The only way to understand complex functions like this with all the parameter is to provide a good help. Added Olivier for that.
Comment 12 gmolleda 2018-11-01 21:33:12 UTC
"and range, order vs. sort... not a big difference"
If the user reads "Ordered" he may think that if the list is ordered he has to put True. But no, the list could be ordered but the type of search needed could be exact using False as the fourth parameter.

Si el usuario lee "Ordenado" puede pensar que si la lista es ordenada tiene que poner Verdadero. Pero no, la lista podría estar ordenada pero el tipo de búsqueda necesitada podría ser exacta usando Falso como cuarto parámetro.

Se la uzanto legas "Ordonita" li eble pensas, ke se la listo estas ordigita, li devas meti Vera. Sed ne, la listo povus esti ordigita sed la tipo de serĉo bezonata povus esti ĝusta uzante Falsa en la kvara parametro.
Comment 13 Olivier Hallot 2018-11-01 23:37:01 UTC
The help content for VLOOKUP is quite precise.

en-US
https://help.libreoffice.org/6.2/en-US/text/scalc/01/04060109.html?DbPAR=CALC#bm_id3153152

es
https://help.libreoffice.org/6.2/es/text/scalc/01/04060109.html?DbPAR=CALC#bm_id3153152

eo
https://help.libreoffice.org/6.2/eo/text/scalc/01/04060109.html?&DbPAR=CALC&System=UNIX#Section9

I don't see any need for changing the name of the parameters. If absolutely needed, I'll choose "SortedRangeLookup", + adjust the help pages and the UI dialog.
Comment 14 Mike Kaganski 2018-11-02 05:22:39 UTC
Well, if needed, the first sentence of the 4th param

> Sorted is an optional parameter that indicates whether the first column in
> the array is sorted in ascending order.

could be changed to something like:

> Sorted(RangeLookup) is an optional parameter that indicates whether the first column in the array represents a range list sorted in ascending order.

This actually addresses the valid concern from comment 12.
Comment 15 Jean-Francois Nifenecker 2018-11-02 06:04:18 UTC
(In reply to Mike Kaganski from comment #14)
> Well, if needed, the first sentence of the 4th param
> 
> > Sorted is an optional parameter that indicates whether the first column in
> > the array is sorted in ascending order.
> 
> could be changed to something like:
> 
> > Sorted(RangeLookup) is an optional parameter that indicates whether the first column in the array represents a range list sorted in ascending order.
> 
> This actually addresses the valid concern from comment 12.

In fact, IMO, the point is not exactly the description of this argument but the description of its consequences on the function result when VLOOKUP() can't match an exact value.

If set to 1/True

No exact match -> the result is an approximative match. The user has no clue about that and could think the result is the actual match (most do!).

If set to 0/False

No exact match -> the result is a #N/A error. Now, the user actually *knows* the looked up value was not retrieved and can take appropriate action.

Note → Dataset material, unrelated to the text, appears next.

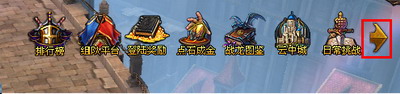 图片: 4.jpg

Not sure if theses consequences are always made clear. During trainings I always have to insist on this point because of the consequences of not selecting the right option.

My 2 euro-cents.
Comment 16 Mike Kaganski 2018-11-02 06:14:25 UTC
(In reply to Jean-Francois Nifenecker from comment #15)

... which is why I keep using that "range" word, and want to stress that 1 means "look for range", not "look for value". And of course, that might be improved over my suggestion in comment 14.
Comment 17 Mike Kaganski 2018-11-02 06:24:03 UTC
(In reply to Jean-Francois Nifenecker from comment #15)
> If set to 1/True
> 
> No exact match -> the result is an approximative match. The user has no clue
> about that and could think the result is the actual match (most do!).

The "approximative match" is misinterpretation: please see comment 7.
Comment 18 Heiko Tietze 2018-11-02 07:35:25 UTC
(In reply to Olivier Hallot from comment #13)
> The help content for VLOOKUP is quite precise.

How about an example, something like in comment 7.
Comment 19 gmolleda 2018-11-02 10:04:39 UTC
Created attachment 146252 [details]
Screenshot with the help inline of the 4th parameter.

When you write in the cell the function "vlookup", a littel inline help appears with the follow text: "Search criterion; Array; Index; >> Sort order): If the value is TRUE or not given, the search column of the array must be sorted inascending order."

You can view that this help says nothing about if the 4th parameter is for search in intervals or exact value.